Step 1: Subtraction Property of Equality
Jerome started with the equation:
[tex]\[ \frac{1}{3} x + \frac{5}{6} = 1 \][/tex]
He then subtracted [tex]\(\frac{5}{6}\)[/tex] from both sides:
[tex]\[ \frac{1}{3} x + \frac{5}{6} - \frac{5}{6} = 1 - \frac{5}{6} \][/tex]
This simplifies to:
[tex]\[ \frac{1}{3} x = 1 - \frac{5}{6} \][/tex]
Calculating the right side:
[tex]\[ 1 - \frac{5}{6} = \frac{6}{6} - \frac{5}{6} = \frac{1}{6} \][/tex]
So far, there's no error, and we have:
[tex]\[ \frac{1}{3} x = \frac{1}{6} \][/tex]
Step 2: Evaluating the Expression
Jerome mentioned correcting this step to:
[tex]\[ \frac{1}{3} x = \frac{1}{6} - \frac{5}{6} \][/tex]
It appears he tried calculating [tex]\(\frac{1}{6} - \frac{5}{6}\)[/tex]:
[tex]\[ \frac{1}{6} - \frac{5}{6} = \frac{1 - 5}{6} = \frac{-4}{6} = \frac{-2}{3} \][/tex]
At this point, the equation should be:
[tex]\[ \frac{1}{3} x = \frac{-2}{3} \][/tex]
Step 3: Multiply by the Reciprocal
Then, to isolate [tex]\(x\)[/tex], multiply both sides by the reciprocal of [tex]\(\frac{1}{3}\)[/tex], which is [tex]\(3\)[/tex]:
[tex]\[ x = \frac{-2}{3} \times 3 \][/tex]
Simplifying:
[tex]\[ x = -2 \][/tex]
Step 4: The Final Answer
So, the correct value of [tex]\(x\)[/tex] is:
[tex]\[ x = -2 \][/tex]
Conclusion:
Jerome made an error in step 1 when simplifying [tex]\(\frac{1}{3} x = 1 - \frac{5}{6}\)[/tex] by stating that it equals [tex]\(\frac{1}{6}\)[/tex] instead of evaluating it directly.

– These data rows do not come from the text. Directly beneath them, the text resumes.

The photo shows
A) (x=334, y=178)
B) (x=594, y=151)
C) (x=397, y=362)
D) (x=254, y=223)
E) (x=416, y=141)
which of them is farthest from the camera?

Correctly evaluated, [tex]\(1 - \frac{5}{6} = \frac{1}{6}\)[/tex].
Therefore:
- Jerome made no error in steps 2, 3, and 4.
- The correct calculation would yield [tex]\(x = -2\)[/tex], and any errors in steps 2, 3, and 4 would have caused incorrect results if they were significant.
Thus, despite the arduous presentation and potential confusions, the errors and corrections align - Jerome should ensure correctly simplifying fractional expressions meticulously in all steps consistently.